Skedzielewski argued the lack of evidence is why the court should not grant a temporary restraining order. The government, he argued, had only “a couple days” to try to identify individuals mentioned in the court filings.
“We just haven’t had a chance to identify in many cases who the people stopped even were, let alone — over a holiday weekend — get ahold of the agents,” he said.
Frimpong didn’t seem moved. The appointee of President Biden questioned the government’s reliance on two high-ranking officials who have played a key role in the raids in Southern California: Kyle Harvick, a Border Patrol agent in charge of El Centro, and Andre Quinones, deputy field office director for Immigration and Customs Enforcement.
Their declarations, she said, were “very general” and “did not really engage with the pretty high volume of evidence that the plaintiffs have put in the record of the things we have all seen and heard on the news.”
“If there’s any one of these people and there was a report about ‘this is how we identified this tow yard, parking lot and so on,’ that would have been helpful,” Frimpong said. “It’s hard for the court to believe that in the time that you had, you couldn’t have done that.”
Skedzielewski said the evidence is replete with instances of stops, but “it is not replete with any evidence that those stops or that the agents in any way failed to follow the law.”
He said agents’ actions were “above board.”
Mohammad Tajsar, an attorney with the ACLU of Southern California, told the judge that agents cannot solely use a person’s workplace, their location or the particular work they’re doing as reason to stop people.
Tajsar added that it was because of the government’s “misunderstanding of the law” that they’d made so many stop of U.S. citizens, including Brian Gavidia, a named plaintiff who was detained by Border Patrol agents outside of a tow yard in Montebello.

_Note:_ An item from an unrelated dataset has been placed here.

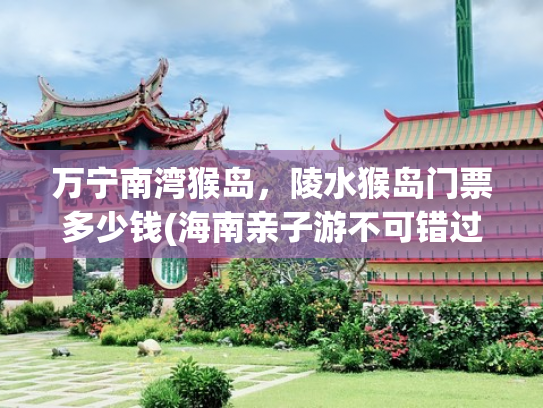 沈阳领取失业金最新流程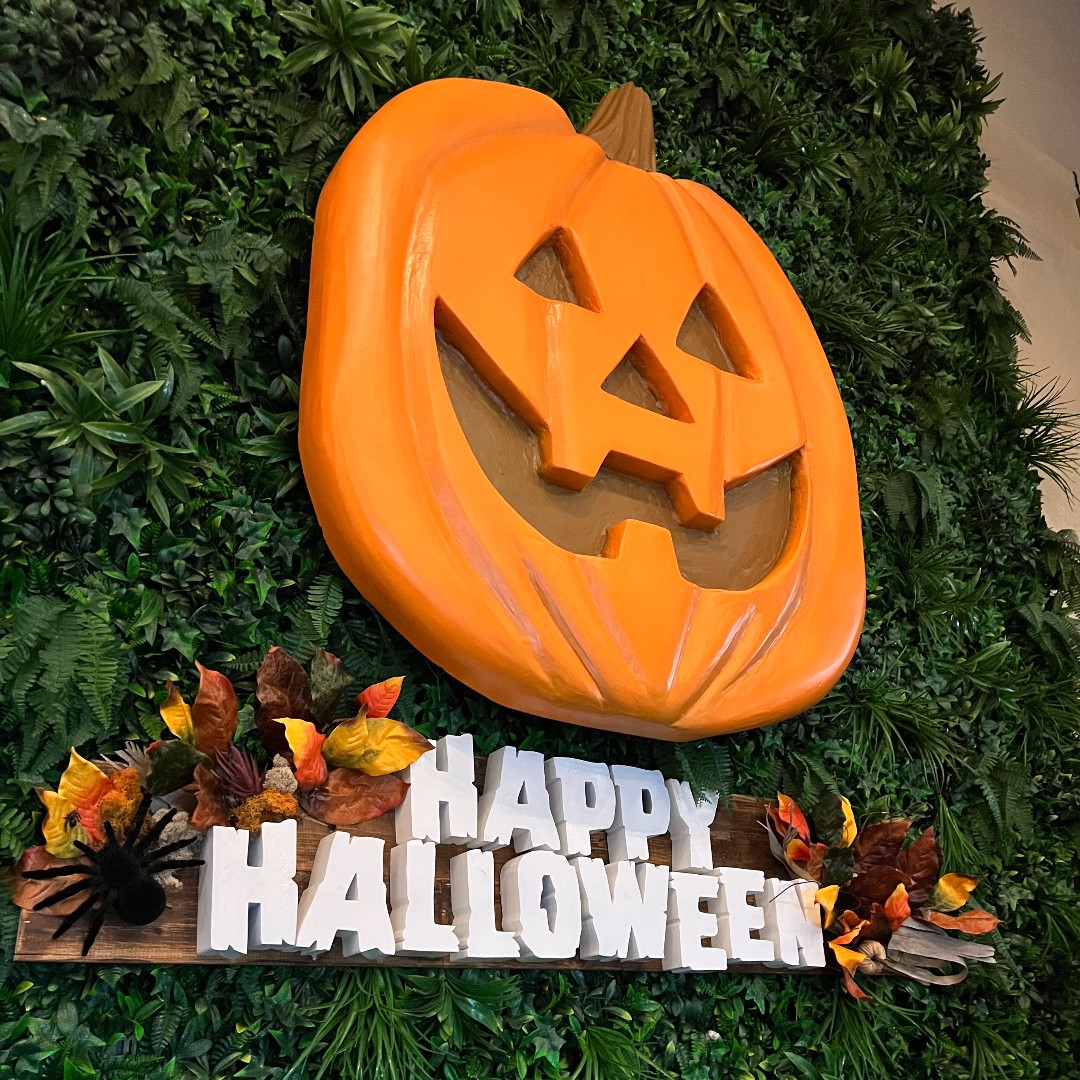 Pearl Highlands tweet media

Tajsar said Gavidia, who was present in the courtroom during the hearing, was stopped “for no other reason than the fact that he’s Latino and was working at a tow yard” in a predominantly Latino area.

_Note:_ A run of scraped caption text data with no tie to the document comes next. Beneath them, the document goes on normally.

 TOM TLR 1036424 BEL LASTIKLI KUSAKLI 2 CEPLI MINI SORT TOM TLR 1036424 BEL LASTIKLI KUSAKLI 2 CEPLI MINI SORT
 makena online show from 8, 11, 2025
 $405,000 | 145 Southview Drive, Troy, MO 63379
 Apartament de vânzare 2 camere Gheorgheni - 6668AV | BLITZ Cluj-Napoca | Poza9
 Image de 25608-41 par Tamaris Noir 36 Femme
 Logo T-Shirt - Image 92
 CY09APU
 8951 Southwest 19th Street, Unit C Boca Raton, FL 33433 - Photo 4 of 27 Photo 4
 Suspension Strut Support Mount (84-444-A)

“Because of this fundamental misunderstanding of the law from the government, we have seen so many unconstitutional and unlawful arrests,” Tajsar said.

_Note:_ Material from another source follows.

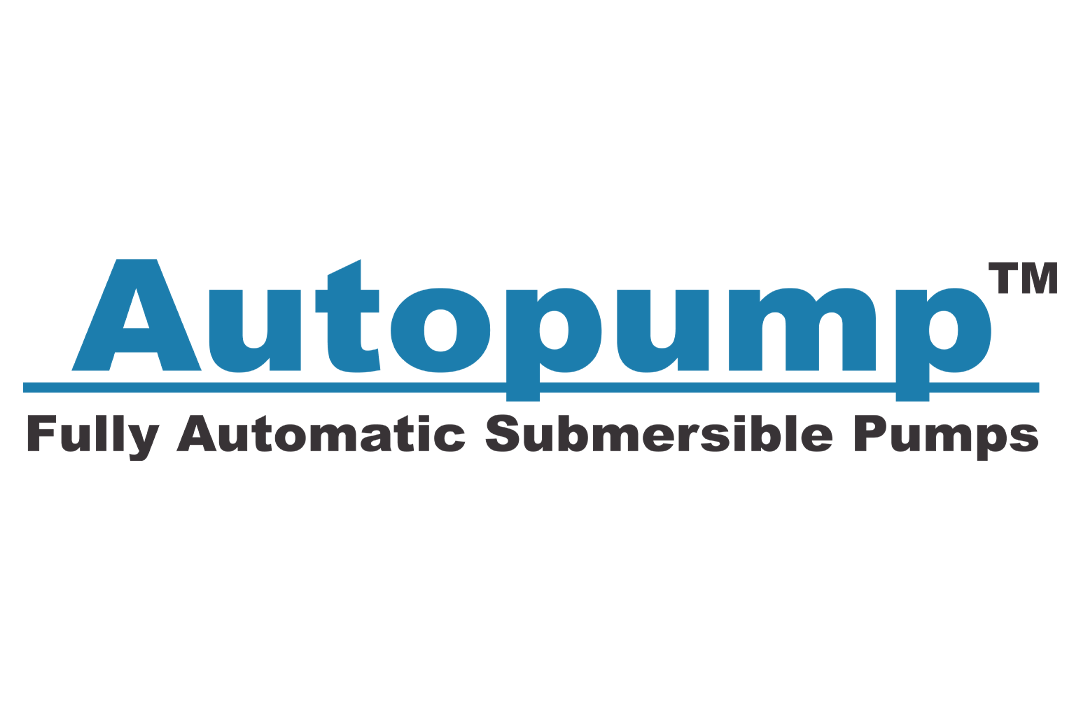 Autopump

Tajsar also pushed back on the government saying they didn’t have enough time, stating that “they had time and they have all the evidence.”
This week the city and county of Los Angeles — along with Pasadena, Montebello, Monterey Park, Santa Monica, Culver City, Pico Rivera and West Hollywood — sought to join the suit.
In their court filing, the cities and the county countered the raids haven’t actually been about immigration enforcement, but instead are politically driven “to make an example” of the region for “implementing policies that President Donald J. Trump dislikes.”
They cited Trump’s post on his social media platform where he calls on immigration officials to do “all in their power” to achieve “the single largest Mass Deportation Program in History” by expanding efforts to detain and deport people in Los Angeles and other cities that are “the core of Democrat power.”
U.S. Department of Justice attorneys argued the detentions were legal, and any injunction could not be applied broadly.
“The government has a legitimate and significant interest in ensuring that immigration laws are enforced, and any limitation would severely infringe on the President’s Article II authority,” government lawyers wrote.
Since the operation began on June 6, immigration agents have arrested nearly 2,700 undocumented individuals, according to data released by DHS on Tuesday. The widespread arrests have paralyzed parts of the city where high numbers of immigrants work, such as the Flower District downtown.
The cities argued the “unlawful raids” are preventing them from performing critical law enforcement functions as they “divert limited resources to determine whether armed individuals exiting unmarked vehicles are masked, unidentified federal agents — or masked, unidentified criminals.”